Workload Change Point Detection for Runtime Thermal Management of Embedded Systems

• Published in: IEEE transactions on computer-aided design of integrated circuits and systems Vol. 35; no. 8; pp. 1358 - 1371
• Main Authors: Das, Anup, Merrett, Geoff V., Tribastone, Mirco, Al-Hashimi, Bashir M.
• Format: Journal Article
• Language: English
• Published: New York IEEE 01.08.2016; The Institute of Electrical and Electronics Engineers, Inc. (IEEE)

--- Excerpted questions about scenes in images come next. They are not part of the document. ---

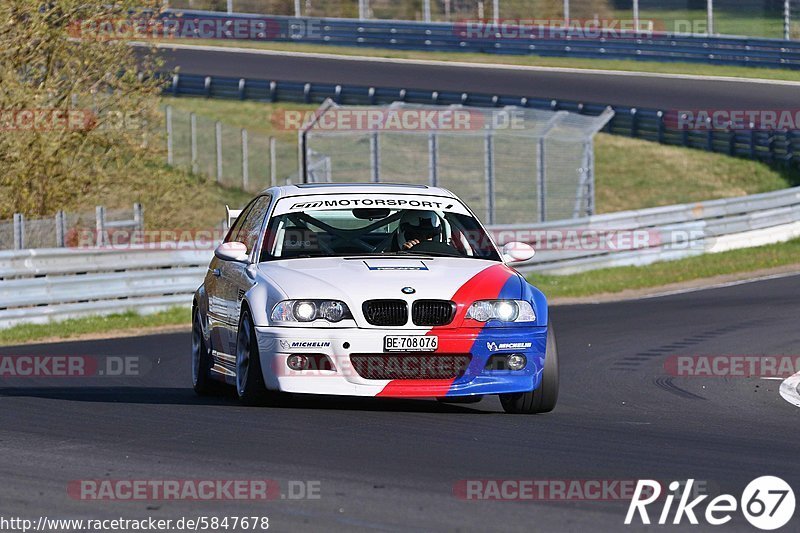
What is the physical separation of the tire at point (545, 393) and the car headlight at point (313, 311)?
1.25 meters

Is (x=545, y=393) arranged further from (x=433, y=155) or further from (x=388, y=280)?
(x=433, y=155)

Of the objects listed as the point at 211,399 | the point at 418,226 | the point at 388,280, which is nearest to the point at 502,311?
the point at 388,280

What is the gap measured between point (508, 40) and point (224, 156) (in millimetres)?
13534

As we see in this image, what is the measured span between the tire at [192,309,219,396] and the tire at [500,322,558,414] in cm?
251

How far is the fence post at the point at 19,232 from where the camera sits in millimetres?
19750

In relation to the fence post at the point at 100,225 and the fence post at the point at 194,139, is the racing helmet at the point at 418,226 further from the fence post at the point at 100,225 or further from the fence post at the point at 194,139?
the fence post at the point at 194,139

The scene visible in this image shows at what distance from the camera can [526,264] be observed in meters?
24.9

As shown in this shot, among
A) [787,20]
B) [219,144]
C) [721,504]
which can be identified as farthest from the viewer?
[787,20]

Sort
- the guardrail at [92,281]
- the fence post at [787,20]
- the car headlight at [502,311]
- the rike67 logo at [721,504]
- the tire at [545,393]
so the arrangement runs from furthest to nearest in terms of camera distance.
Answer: the fence post at [787,20]
the guardrail at [92,281]
the tire at [545,393]
the car headlight at [502,311]
the rike67 logo at [721,504]

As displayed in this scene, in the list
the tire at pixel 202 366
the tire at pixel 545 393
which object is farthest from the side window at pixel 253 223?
the tire at pixel 545 393

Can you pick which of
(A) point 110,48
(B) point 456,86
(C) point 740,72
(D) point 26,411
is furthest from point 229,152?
(D) point 26,411

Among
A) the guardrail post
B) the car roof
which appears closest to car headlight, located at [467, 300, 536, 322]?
the car roof

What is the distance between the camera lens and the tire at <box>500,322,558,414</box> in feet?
31.0

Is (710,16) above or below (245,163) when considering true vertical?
above
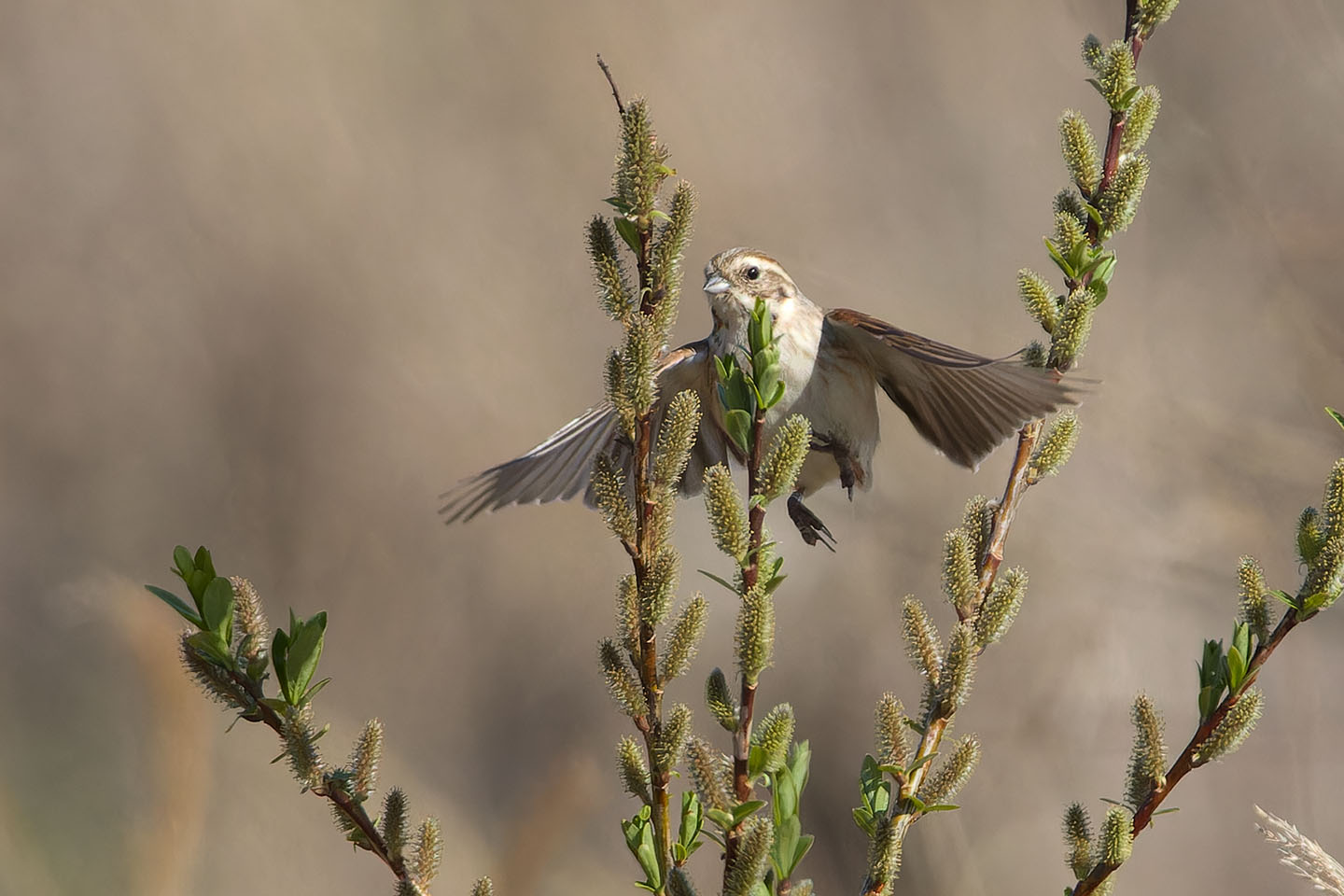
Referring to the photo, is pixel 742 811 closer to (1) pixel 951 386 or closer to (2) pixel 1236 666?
(2) pixel 1236 666

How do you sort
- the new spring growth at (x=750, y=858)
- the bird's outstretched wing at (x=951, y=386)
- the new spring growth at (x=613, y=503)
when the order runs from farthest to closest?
the bird's outstretched wing at (x=951, y=386), the new spring growth at (x=613, y=503), the new spring growth at (x=750, y=858)

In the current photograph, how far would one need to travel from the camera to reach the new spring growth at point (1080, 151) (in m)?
1.22

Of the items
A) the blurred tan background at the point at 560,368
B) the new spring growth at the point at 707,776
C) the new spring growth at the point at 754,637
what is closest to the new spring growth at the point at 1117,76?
the new spring growth at the point at 754,637

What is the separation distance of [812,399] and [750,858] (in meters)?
1.48

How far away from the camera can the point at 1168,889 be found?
3.35 metres

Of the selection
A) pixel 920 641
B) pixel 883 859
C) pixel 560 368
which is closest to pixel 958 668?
pixel 920 641

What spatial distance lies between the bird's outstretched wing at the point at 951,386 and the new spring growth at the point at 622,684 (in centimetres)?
55

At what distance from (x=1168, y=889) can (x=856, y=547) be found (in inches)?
46.6

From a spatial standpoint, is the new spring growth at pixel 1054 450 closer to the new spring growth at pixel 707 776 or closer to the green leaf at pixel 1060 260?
the green leaf at pixel 1060 260

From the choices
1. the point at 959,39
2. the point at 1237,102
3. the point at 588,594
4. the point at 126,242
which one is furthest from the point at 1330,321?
the point at 126,242

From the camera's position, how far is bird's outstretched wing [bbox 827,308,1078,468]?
155cm

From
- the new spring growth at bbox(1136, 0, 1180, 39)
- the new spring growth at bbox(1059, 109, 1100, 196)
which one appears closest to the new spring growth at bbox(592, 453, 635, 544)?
the new spring growth at bbox(1059, 109, 1100, 196)

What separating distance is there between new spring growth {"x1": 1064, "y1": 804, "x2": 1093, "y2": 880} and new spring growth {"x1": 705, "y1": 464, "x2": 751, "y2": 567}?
1.20 ft

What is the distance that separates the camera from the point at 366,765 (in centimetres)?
102
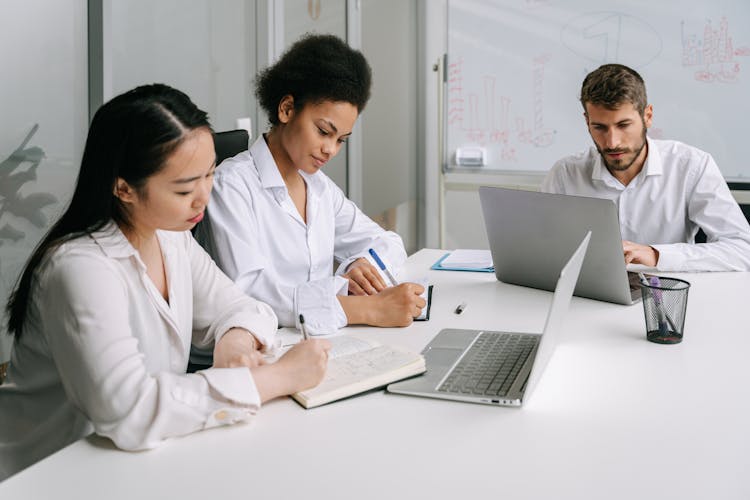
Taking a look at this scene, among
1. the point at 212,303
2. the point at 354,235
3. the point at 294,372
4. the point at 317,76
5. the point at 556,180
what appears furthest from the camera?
the point at 556,180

• Subjects: Central Processing Unit; Change detection; Change point detection; embedded system; Embedded systems; Hardware; Hierarchies; Levers; Operating systems; Run time (computers); runtime manager (RTM); Temperature dependence; Thermal cycling; Thermal management; thermal optimization; Thermal stresses; Voltage control; Workload
• ISSN: 0278-0070; 1937-4151
• DOI: 10.1109/TCAD.2015.2504875

Applications executed on multicore embedded systems interact with system software [such as the operating system (OS)] and hardware, leading to widely varying thermal profiles which accelerate some aging mechanisms, reducing the lifetime reliability. Effectively managing the temperature therefore requires: 1) autonomous detection of changes in application workload and 2) appropriate selection of control levers to manage thermal profiles of these workloads. In this paper, we propose a technique for workload change detection using density ratio-based statistical divergence between overlapping sliding windows of CPU performance statistics. This is integrated in a runtime approach for thermal management, which uses reinforcement learning to select workload-specific thermal control levers by sampling on-board thermal sensors. Identified control levers override the OSs native thread allocation decision and scale hardware voltage-frequency to improve average temperature, peak temperature, and thermal cycling. The proposed approach is validated through its implementation as a hierarchical runtime manager for Linux, with heuristic-based thread affinity selected from the upper hierarchy to reduce thermal cycling and learningbased voltage-frequency selected from the lower hierarchy to reduce average and peak temperatures. Experiments conducted with mobile, embedded, and high performance applications on ARM-based embedded systems demonstrate that the proposed approach increases workload change detection accuracy by an average 3.4×, reducing the average temperature by 4 °C-25 °C, peak temperature by 6 °C-24 °C, and thermal cycling by 7%-35% over state-of-the-art approaches.